The ship had become a second moon!
We seemed destined, through the ages, to swing endlessly about the earth, in the chill and airless void of space.
“Dynamite hearse was right,” Eric said. “And what vault could be safer than this machine, beyond the reach of the elements and our destructive fellow man? We ought to last forever! Our situation would fairly turn an old Egyptian mummy green with envy!
“You know, I’m sorry, though, that the old pump exploded. We had a fair chance to get to the moon. . . . I really wanted to see a little more of life, before I checked out. Anyhow, we gave Lady Luck a good run for her money!”
Nothing shows the true nature of Eric Locklin better than the fact that he grinned and then seized my hand impulsively and gripped it crushingly, and presently began to trace the constellations in the wondrous gemceiling of the void.
I cannot endure going deeply into the details of the days that followed—as I look back, it seems an age of nightmare. During the first few hours it was tolerable enough. But soon the air became foul, and even fresh oxygen from the cylinders hardly made it breathable—our equipment for absorbing the wastes was crude and unsatisfactory.
Soon we were both very weak, hardly able to move about, even in our weightless condition. And we suffered the agonies of suffocation, strangling, gasping, fighting for breath, reeling with dizziness.

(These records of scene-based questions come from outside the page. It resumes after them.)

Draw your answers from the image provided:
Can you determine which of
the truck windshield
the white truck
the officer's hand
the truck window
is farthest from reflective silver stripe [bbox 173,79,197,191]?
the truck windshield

At last, unable to endure it any longer, I determined to leave the rocket through the air-lock. The unthinkable cold of space, and the total lack of air, I knew, would very soon end my pain. But I was already too weak to handle the massive valves. And Eric refused to help me leave the ship.
“No fun—“he gasped weakly, “to stay—in here. But stick—with me. You aren’t licked—till you know it!”

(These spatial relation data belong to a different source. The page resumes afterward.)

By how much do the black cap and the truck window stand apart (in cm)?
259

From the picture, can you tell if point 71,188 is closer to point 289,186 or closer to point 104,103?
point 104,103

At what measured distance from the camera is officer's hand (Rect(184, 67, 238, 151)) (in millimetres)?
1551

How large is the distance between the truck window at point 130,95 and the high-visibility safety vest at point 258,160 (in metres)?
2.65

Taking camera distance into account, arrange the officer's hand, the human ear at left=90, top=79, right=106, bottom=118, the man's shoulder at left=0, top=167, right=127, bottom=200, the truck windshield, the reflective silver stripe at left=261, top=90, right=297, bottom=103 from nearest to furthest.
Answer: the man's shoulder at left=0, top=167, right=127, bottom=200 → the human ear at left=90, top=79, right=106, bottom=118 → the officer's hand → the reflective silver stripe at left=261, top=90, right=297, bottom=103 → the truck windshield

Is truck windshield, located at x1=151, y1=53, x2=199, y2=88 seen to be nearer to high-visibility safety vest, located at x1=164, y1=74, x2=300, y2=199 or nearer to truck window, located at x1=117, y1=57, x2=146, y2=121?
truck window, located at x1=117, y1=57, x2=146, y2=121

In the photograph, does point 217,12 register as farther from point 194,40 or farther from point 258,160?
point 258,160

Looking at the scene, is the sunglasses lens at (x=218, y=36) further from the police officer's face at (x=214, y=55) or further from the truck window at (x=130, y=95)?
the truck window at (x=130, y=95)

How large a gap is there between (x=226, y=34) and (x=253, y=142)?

I abandoned the attempt. For a time, I must have been insensible again. Then Eric was shaking my shoulder, trying to whisper something to me, whispering something that sounded like the raving of delirium.
“Light—light! Someone—coming! Look!”
CHAPTER II
Sharothon, Lady of Light
MAD and incredible as Eric’s words were, I dragged myself weakly to the nearest of the quartz windows. I saw only the cold and terrible splendor of the vacant gulf, the gemmed veil of far-off, frozen stars. I shrank back from the supernal wonder of it, at the thought that never again would I see a kinder vision.
Eric drew himself laboriously across the dome, let the last few pounds of our hoarded oxygen hiss from the steel cylinder. A breath of the precious gas was like an invigorating draft.
Then he was beside me, pointing out at the star-jeweled tapestry of space.
“Watch!” he gasped, in a voice that had grown a little stronger. “The rocket is turning. Soon you will see. A human being!”
Indeed, the vessel was spinning slowly, like a little planet in the void. The blazing constellations wheeled slowly and majestically past the window. Then there came into view—an astounding thing.